Several densely populated states, including California, Texas, Florida, Arizona and Georgia, have seen a spike in COVID-19 cases. Governors and mayors in some of those states are imposing curfews or tightening restrictions on businesses to slow the spread of the virus.

ATA’s not seasonally adjusted tonnage index, which represents the change in tonnage actually hauled by fleets before any seasonal adjustment, equaled 115.5 in June, 5.2% above the May level of 109.8. In calculating the index, 100 represents 2015. ATA’s For-Hire Truck Tonnage Index is dominated by contract freight as opposed to spot market freight.

Trucking serves as a barometer of the U.S. economy, representing 72.5% of tonnage carried by all modes of domestic freight transportation, including manufactured and retail goods. Trucks hauled 11.84 billion tons of freight in 2019. Motor carriers collected $791.7 billion, or 80.4%, of the total revenue earned by all transport modes.

Meanwhile, the Cass Freight Index showed June’s freight increase couldn’t be called a comeback. The index was .971, which was down 17.8% from last June’s 1.18. But month-to-month, the index was up 3.5%.

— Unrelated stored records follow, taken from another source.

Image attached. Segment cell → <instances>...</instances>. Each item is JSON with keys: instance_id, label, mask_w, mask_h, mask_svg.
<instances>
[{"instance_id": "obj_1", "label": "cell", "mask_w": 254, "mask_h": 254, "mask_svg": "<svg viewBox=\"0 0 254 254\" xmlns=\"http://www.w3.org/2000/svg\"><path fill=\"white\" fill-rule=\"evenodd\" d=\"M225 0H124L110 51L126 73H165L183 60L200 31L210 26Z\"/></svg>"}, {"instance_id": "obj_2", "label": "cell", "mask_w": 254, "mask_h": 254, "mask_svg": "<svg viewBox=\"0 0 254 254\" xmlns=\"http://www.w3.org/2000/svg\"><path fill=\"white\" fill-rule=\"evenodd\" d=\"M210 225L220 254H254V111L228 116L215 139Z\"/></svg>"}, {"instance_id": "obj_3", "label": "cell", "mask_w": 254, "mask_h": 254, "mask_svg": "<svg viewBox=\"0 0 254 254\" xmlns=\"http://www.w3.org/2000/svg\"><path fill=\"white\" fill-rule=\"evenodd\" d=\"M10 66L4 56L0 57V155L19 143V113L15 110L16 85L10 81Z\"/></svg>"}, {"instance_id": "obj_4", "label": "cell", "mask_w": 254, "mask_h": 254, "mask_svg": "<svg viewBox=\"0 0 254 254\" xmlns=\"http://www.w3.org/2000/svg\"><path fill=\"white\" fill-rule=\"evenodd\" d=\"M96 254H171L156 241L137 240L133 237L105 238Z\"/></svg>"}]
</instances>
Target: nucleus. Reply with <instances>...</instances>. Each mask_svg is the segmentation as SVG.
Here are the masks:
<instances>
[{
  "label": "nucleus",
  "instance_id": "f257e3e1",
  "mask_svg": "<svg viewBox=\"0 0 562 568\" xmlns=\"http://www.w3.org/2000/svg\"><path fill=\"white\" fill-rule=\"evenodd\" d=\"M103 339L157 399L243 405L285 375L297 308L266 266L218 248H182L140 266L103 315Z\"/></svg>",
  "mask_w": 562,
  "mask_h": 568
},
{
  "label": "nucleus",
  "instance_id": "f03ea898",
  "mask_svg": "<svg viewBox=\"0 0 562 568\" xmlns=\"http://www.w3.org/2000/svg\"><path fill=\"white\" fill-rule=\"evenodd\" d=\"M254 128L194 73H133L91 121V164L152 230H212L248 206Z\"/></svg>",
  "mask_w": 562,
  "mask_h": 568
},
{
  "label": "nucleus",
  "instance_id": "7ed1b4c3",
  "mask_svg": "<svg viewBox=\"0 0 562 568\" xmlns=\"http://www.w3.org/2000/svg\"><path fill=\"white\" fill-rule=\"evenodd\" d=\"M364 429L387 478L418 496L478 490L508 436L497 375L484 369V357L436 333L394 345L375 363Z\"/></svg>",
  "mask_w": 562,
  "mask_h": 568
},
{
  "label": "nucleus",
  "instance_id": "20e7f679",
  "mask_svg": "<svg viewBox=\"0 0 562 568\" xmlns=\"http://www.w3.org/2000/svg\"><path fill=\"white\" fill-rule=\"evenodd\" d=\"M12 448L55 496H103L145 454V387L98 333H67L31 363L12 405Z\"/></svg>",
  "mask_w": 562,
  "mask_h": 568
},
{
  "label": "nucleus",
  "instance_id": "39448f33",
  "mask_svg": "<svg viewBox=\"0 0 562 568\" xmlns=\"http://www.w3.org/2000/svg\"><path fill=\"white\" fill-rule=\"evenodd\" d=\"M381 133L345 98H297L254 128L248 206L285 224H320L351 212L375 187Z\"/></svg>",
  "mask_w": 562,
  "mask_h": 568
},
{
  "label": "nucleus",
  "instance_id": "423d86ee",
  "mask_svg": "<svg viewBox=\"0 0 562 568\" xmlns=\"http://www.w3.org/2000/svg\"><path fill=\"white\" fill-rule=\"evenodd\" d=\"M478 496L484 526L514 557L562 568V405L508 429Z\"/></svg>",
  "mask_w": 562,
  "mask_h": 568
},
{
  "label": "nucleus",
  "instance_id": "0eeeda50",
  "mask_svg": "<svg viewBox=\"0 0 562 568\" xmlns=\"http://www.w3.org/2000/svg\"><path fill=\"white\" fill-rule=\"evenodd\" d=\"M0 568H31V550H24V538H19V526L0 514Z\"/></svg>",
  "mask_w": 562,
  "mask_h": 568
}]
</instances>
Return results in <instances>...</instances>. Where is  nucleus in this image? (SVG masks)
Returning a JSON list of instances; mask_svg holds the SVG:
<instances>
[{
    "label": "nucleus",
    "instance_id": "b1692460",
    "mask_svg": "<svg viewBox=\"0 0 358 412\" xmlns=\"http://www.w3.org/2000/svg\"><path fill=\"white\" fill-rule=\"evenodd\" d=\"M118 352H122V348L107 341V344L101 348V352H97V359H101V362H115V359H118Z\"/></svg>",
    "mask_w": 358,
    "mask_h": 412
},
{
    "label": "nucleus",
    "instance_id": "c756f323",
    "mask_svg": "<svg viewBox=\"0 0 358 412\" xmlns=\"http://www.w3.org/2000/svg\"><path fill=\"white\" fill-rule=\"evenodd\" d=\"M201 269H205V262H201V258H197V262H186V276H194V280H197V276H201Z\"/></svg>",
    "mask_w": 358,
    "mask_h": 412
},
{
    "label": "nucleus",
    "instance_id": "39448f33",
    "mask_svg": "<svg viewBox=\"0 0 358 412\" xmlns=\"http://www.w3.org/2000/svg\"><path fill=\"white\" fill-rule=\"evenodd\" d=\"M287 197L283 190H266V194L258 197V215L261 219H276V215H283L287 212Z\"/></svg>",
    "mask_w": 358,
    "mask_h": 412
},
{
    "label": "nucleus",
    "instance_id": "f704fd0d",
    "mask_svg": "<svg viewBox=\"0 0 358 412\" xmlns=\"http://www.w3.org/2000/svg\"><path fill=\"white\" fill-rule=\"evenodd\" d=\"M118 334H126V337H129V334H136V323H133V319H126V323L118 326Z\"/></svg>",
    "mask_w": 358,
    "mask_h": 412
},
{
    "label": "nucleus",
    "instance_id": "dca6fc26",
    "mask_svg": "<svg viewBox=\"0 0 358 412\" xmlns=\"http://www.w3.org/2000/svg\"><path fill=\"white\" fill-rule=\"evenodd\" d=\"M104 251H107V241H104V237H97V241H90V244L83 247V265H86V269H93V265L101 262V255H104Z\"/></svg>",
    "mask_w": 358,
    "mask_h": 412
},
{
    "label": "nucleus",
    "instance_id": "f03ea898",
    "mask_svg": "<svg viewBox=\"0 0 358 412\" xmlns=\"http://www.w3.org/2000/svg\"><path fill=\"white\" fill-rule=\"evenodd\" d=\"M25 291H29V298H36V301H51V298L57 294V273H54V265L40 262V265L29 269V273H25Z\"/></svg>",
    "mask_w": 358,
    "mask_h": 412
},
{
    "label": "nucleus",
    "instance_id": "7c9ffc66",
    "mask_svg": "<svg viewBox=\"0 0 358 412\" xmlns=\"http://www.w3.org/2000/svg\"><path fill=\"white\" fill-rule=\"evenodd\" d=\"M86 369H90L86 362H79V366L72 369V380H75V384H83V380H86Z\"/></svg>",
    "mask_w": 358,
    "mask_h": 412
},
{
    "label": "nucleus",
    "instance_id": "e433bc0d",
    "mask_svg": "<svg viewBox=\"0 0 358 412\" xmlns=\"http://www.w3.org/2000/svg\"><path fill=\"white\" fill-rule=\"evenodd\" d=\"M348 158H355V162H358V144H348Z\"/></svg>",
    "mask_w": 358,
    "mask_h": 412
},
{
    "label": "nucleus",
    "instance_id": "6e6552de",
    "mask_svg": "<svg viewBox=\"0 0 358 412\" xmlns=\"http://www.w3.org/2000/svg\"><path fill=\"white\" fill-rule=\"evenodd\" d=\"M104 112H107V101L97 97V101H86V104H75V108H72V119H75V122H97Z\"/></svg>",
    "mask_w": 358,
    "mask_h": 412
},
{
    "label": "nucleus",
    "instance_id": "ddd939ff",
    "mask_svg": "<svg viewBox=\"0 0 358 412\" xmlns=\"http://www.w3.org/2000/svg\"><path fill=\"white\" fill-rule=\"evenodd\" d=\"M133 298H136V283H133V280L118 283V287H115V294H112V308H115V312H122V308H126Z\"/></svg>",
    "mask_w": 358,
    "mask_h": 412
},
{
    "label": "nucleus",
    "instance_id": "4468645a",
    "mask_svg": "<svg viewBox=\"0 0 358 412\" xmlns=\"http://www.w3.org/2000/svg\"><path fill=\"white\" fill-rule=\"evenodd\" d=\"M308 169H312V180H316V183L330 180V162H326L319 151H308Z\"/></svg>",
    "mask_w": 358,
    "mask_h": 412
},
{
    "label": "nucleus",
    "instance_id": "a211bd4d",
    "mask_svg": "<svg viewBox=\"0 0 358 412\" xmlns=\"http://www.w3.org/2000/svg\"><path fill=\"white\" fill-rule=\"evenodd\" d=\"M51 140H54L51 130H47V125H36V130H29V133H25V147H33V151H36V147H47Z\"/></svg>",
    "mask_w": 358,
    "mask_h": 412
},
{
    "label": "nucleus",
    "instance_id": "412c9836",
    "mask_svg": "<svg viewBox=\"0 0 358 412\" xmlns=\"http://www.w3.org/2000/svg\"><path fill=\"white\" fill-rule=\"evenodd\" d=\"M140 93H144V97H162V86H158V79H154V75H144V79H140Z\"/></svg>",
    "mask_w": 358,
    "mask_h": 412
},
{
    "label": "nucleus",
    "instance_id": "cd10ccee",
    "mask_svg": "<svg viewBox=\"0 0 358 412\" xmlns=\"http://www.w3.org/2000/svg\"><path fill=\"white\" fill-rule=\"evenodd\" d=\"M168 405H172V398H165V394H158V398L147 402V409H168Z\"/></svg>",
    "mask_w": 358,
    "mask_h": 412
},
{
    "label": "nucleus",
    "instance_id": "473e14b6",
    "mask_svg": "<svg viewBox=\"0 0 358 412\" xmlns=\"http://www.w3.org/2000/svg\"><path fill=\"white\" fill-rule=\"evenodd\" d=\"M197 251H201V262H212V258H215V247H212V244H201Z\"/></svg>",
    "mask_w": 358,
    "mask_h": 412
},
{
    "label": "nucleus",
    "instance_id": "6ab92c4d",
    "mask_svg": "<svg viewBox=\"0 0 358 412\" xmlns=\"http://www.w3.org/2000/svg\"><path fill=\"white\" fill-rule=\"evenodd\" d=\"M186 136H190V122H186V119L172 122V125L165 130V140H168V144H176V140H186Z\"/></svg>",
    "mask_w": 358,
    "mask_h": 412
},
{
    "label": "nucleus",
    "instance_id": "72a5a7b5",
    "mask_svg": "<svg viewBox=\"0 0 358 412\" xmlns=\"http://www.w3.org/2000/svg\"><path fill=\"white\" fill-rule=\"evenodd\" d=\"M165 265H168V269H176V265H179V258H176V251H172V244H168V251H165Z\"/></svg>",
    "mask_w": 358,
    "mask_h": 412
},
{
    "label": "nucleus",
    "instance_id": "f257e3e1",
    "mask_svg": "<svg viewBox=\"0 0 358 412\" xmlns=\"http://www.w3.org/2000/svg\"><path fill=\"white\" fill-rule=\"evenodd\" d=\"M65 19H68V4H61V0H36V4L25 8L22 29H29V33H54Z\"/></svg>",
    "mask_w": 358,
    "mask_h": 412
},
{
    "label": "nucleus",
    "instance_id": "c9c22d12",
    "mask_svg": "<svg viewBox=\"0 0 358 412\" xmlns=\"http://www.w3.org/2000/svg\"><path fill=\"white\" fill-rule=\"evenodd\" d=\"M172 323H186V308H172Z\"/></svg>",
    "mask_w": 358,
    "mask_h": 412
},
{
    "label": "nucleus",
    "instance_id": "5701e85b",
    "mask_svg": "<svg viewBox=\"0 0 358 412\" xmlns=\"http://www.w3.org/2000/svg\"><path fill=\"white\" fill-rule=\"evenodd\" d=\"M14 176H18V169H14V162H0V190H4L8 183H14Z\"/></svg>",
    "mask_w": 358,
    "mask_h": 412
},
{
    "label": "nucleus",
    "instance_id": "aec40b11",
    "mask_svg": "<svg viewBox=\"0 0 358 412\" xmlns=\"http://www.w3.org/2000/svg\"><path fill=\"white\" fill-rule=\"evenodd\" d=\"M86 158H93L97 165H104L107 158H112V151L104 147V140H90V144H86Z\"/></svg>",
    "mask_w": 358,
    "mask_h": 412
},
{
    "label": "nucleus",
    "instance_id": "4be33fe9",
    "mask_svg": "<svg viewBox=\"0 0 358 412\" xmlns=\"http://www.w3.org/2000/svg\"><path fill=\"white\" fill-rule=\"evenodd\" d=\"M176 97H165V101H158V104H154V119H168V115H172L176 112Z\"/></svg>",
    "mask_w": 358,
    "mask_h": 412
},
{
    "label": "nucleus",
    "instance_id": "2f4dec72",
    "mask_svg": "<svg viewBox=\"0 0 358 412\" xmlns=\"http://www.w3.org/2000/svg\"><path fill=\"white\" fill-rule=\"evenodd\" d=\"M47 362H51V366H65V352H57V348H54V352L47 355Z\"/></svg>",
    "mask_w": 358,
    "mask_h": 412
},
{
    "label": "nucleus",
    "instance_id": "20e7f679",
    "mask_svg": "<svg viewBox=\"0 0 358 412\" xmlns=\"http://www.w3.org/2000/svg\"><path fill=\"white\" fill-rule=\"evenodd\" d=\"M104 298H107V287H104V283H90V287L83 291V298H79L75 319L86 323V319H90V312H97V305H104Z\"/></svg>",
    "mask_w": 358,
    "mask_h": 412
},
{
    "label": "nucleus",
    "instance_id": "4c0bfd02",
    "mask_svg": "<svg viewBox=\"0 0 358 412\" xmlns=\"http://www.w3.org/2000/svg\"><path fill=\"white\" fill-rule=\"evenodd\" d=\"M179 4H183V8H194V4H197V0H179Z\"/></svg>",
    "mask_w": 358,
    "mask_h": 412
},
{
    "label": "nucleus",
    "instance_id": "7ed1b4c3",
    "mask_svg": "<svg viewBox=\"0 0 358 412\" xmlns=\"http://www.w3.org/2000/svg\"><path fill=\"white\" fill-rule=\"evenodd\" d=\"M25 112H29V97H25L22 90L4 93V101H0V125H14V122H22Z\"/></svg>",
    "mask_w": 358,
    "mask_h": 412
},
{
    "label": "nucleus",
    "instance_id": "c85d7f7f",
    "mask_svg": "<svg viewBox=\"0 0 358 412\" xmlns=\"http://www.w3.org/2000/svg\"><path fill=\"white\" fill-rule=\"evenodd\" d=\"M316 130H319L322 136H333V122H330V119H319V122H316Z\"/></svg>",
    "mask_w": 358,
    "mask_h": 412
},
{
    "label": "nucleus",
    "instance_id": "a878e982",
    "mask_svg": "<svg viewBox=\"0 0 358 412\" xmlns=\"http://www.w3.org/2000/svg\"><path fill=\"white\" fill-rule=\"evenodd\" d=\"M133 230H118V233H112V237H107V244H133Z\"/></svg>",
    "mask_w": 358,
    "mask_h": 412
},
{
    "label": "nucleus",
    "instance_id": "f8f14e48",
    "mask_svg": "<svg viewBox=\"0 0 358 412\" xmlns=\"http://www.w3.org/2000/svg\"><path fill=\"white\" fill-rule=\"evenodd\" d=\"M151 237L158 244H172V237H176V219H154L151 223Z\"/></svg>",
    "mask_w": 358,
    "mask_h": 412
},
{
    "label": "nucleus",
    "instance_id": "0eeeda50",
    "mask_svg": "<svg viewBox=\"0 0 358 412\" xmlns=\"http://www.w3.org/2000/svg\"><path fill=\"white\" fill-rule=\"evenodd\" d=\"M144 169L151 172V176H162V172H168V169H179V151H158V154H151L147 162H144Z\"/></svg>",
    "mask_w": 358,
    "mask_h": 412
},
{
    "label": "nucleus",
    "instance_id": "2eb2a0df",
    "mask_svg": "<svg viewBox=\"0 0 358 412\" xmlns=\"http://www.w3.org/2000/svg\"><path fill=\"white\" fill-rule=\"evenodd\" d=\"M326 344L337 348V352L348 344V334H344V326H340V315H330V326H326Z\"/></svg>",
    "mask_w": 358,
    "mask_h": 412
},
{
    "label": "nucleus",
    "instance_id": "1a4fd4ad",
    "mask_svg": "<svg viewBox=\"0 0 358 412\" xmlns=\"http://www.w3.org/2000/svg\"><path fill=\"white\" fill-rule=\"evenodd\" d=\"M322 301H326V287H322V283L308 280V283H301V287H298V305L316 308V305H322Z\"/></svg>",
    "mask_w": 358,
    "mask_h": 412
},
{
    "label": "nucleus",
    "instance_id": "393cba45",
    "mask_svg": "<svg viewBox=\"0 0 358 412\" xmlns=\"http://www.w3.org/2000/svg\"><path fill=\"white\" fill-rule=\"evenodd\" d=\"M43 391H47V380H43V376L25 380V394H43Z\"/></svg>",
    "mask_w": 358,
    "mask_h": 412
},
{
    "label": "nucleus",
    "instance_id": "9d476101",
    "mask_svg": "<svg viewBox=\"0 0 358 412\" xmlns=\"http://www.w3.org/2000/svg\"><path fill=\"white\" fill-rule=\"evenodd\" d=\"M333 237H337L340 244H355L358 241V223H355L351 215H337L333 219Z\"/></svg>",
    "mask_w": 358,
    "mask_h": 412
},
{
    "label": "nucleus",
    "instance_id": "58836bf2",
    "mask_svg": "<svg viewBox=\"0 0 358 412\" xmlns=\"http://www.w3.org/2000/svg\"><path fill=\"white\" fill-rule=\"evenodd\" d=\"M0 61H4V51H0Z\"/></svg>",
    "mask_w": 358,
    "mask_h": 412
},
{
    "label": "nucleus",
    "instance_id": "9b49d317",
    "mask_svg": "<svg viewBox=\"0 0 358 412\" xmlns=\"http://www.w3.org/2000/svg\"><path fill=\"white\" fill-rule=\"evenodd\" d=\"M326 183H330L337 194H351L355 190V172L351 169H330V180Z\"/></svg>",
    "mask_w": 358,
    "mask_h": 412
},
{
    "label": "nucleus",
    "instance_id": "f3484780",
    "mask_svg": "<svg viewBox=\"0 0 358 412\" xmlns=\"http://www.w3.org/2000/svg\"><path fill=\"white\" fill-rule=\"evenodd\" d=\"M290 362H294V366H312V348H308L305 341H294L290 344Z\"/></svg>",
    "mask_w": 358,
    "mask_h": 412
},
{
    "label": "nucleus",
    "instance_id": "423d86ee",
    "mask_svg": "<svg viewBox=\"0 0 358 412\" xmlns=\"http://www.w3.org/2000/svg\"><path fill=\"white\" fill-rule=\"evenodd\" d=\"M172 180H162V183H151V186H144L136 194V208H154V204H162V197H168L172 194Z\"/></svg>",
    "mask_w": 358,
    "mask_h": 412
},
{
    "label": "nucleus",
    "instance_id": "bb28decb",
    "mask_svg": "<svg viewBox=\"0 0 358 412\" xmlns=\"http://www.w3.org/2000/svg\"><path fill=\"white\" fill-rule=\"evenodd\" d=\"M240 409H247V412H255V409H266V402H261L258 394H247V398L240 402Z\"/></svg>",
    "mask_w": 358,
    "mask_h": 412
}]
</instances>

“The Cass Freight Index showed sequential volume improvement again in June, although freight volumes remain well below year-ago levels and also below pre-pandemic levels,” the report said. “In our view, U.S. freight volumes will not return to 2019 levels until 2021 at the earliest. Given the most recent Cass readings, there is still a wide gap to bridge.”

The Cass Truckload Linehaul Index measures the per-mile linehaul rates and looks at the largest markets in the domestic transportation landscape. The index declined 5.9% year-over-year in June, and it posted a 5% drop in May.

However, rates are increasing and are up 9.8% year-over-year, including fuel surcharges in the dry van market. Refrigerated rates are up 4.6%, and flatbed rates are down 4.4% year-over-year.

“We believe the spot market, as well as the contract market, has bottomed and that the rebound in rates … will depend on the strength of the recovery coupled with the pinch of industry supply from factors besides just truck production,” the monthly report said.

DAT Freight and Analytics said its June Truckload Volume Index, which is a measure of dry van, refrigerated and flatbed loads moved by trucking companies, increased 9.4% from June 2019 and 13.7% from May.

“The surge we’re seeing in rates and volumes are consistent with summer trends, but consumer habits continue to be impacted by COVID-19,” DAT Chief of Analytics Ken Adamo said in a statement. “For instance, there’s been an early surge in demand for pressure-treated lumber, as people tackle home improvement projects. But growers are contending with soft restaurant demand as states reopen at different speeds with different rules.”

DAT also is cautiously optimistic about the state of the trucking industry and the overall economy.

Adamo said that the Fourth of July marks the beginning of the back-to-school shopping season, which will result in an increase in freight at warehouses. He said signs also are positive for the flatbed market, with a significant rise in suburban single-family home construction, which is freight-intensive because of the full range of materials needed.

However, as those populated states battle a significant increase in COVID-19 cases, Adamo said that could slow the economy in the coming months.

“There’s clearly pent-up demand in the economy, but the recent surges in COVID-19 cases remain a complicating variable for consumer behavior this summer,” he said. “Retail and consumer packaged goods volumes are way up, but manufactured goods are way down.”